REPUBLIKA.CO.ID, TANGERANG -- Warga Kampung Palem Nuri, Kelurahan Panunggangan Barat, Kota Tangerang memilih bertahan di lahan penggusuran. Salah satu warga yang masih bertahan adalah Aminah (50) yang memilih menolak untuk direlokasi ke rusun (rumah susun) yang tak jauh dari lokasi penggusuran. "Sudah betah di sini," ujar dia saat ditemui Republika.co.id di lokasi penggusuran, Jumat (8/12).
Aminah mengatakan tidak ingin pindah dari tanah gusuran tersebut lantaran merasa tanah tersebut milik keluarganya. Tidak hanya itu, Aminah mengatakan tidak ingin pindah karena biaya dari sewa rusun yang dianggap mahal, walaupun dengan subsidi.
Hal senada juga dikatakan oleh Mastuki, pria kelahiran 1959 ini mengaku tak bisa meninggalkan lahan gusuran karena tidak memiliki cukup uang untuk mengontrak. Dia bekerja sebagai kuli serabutan. Mustaki mengatakan, untuk makan sehari-hari saja susah, terlebih untuk menyewa rusun, dan membayar air, listrik dan keperluan lainnya. "Makan saja susah, kadang makan kadang enggak," kata dia.

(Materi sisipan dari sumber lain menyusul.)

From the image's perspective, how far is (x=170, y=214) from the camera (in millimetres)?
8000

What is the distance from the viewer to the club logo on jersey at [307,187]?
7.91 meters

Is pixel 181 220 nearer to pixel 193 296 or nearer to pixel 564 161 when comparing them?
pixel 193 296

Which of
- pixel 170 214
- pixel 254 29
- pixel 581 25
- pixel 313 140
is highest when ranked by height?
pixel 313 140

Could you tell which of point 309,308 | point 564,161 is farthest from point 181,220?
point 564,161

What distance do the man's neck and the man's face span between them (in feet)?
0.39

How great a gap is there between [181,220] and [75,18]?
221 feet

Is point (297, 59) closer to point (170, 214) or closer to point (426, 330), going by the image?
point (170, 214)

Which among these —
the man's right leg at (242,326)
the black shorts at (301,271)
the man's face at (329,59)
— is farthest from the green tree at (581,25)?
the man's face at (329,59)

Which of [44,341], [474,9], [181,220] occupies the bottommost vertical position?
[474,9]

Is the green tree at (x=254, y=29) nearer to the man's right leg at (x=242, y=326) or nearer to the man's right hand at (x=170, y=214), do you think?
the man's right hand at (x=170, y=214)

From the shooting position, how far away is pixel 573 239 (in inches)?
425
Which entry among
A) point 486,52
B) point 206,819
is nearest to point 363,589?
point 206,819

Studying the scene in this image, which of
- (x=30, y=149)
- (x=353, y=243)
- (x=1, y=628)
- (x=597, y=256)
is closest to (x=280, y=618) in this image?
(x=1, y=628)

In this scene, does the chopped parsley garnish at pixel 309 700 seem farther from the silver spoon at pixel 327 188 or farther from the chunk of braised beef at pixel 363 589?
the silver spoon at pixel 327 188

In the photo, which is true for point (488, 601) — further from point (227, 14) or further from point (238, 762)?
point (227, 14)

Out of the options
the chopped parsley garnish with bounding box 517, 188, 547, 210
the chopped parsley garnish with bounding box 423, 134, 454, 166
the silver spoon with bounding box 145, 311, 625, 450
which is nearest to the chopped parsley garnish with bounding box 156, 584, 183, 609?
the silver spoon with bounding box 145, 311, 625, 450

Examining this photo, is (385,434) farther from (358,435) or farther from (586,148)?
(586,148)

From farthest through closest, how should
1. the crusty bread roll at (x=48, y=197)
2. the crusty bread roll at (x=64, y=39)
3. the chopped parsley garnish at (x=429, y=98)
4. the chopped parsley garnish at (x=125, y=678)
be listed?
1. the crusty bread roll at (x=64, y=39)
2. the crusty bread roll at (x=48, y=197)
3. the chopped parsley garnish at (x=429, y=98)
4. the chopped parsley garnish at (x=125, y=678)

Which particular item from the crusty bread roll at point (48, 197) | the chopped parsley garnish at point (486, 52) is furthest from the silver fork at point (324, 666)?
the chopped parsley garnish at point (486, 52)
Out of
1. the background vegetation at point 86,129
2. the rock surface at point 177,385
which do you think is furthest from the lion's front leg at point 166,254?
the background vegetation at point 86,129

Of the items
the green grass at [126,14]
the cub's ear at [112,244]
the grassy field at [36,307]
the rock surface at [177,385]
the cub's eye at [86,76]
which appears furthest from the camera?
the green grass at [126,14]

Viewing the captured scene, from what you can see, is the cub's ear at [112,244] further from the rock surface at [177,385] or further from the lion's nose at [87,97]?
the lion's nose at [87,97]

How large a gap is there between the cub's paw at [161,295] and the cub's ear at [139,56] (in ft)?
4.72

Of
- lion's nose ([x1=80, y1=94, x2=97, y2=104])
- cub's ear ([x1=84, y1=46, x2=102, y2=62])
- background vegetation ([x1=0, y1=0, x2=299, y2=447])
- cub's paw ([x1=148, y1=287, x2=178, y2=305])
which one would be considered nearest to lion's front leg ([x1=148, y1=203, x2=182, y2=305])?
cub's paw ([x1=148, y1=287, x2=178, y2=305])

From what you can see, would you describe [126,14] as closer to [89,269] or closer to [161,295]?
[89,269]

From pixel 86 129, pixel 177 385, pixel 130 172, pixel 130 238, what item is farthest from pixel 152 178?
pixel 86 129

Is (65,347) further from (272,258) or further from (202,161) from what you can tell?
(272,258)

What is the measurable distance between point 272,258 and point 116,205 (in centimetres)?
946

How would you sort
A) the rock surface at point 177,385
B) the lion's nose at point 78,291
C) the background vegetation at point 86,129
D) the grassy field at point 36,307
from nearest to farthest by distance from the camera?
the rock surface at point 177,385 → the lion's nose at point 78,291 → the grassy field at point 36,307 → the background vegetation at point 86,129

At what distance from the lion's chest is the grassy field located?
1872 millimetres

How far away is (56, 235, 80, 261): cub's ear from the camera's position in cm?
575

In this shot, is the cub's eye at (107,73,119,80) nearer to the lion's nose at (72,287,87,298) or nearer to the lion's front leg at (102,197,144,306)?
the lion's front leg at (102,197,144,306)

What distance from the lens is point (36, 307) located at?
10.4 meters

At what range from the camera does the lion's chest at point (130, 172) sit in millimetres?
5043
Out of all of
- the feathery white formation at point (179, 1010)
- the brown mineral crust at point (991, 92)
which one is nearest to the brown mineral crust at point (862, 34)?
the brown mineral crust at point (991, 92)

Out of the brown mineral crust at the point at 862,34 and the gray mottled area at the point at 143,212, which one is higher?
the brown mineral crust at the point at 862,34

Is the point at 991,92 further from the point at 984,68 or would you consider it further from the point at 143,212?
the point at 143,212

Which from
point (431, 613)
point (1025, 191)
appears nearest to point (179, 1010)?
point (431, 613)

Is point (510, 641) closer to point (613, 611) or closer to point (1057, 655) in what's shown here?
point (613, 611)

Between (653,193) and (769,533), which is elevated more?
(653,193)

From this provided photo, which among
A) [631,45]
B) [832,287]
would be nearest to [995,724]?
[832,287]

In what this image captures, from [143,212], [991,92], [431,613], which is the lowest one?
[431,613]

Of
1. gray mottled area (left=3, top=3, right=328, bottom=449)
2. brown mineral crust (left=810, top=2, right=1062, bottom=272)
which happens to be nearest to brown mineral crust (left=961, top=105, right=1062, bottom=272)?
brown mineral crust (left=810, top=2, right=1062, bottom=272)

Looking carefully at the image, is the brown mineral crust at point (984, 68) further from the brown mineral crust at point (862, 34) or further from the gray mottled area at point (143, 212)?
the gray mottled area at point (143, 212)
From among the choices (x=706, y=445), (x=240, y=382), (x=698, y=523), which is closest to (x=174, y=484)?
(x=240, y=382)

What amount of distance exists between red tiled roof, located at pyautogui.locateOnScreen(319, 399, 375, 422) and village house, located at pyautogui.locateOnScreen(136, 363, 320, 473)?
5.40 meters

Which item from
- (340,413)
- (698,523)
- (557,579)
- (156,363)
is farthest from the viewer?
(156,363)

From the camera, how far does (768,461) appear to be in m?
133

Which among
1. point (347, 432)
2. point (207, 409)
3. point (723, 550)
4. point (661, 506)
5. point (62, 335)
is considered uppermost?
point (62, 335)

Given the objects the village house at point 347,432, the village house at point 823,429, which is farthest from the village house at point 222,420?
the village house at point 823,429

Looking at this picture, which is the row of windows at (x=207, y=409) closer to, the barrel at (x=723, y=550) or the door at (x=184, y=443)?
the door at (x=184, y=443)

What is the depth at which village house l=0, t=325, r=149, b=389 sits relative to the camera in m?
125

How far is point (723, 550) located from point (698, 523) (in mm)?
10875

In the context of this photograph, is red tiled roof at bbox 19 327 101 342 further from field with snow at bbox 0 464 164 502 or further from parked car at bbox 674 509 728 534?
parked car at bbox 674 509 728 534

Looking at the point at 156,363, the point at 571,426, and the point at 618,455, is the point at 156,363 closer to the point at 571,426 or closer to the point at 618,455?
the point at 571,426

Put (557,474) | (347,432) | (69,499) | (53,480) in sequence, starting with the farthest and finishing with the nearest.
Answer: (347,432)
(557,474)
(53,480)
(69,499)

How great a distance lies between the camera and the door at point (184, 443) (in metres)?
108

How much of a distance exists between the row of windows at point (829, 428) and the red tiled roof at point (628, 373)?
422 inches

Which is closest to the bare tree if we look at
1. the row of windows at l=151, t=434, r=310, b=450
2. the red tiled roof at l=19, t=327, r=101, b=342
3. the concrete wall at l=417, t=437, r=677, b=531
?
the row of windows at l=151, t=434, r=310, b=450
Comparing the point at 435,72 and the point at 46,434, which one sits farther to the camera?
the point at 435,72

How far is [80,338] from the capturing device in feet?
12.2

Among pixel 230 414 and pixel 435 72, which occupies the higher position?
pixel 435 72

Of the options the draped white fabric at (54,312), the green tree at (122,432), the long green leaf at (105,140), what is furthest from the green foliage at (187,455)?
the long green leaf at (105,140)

Berdasarkan pantauan, pada Jumat malam (8/12), warga membangun beberapa tenda di lokasi penggusuran. Untuk anak-anak dan orang tua diberikan tempat di dalam bangunan mushalla sebagai satu-satunya bangunan yang masih tersisa di lahan tersebut. Sebagian warga tidur di tenda-tenda yang dibuat, ada juga yang tidur di lahan kuburan dan beberapa di pinggir jalan.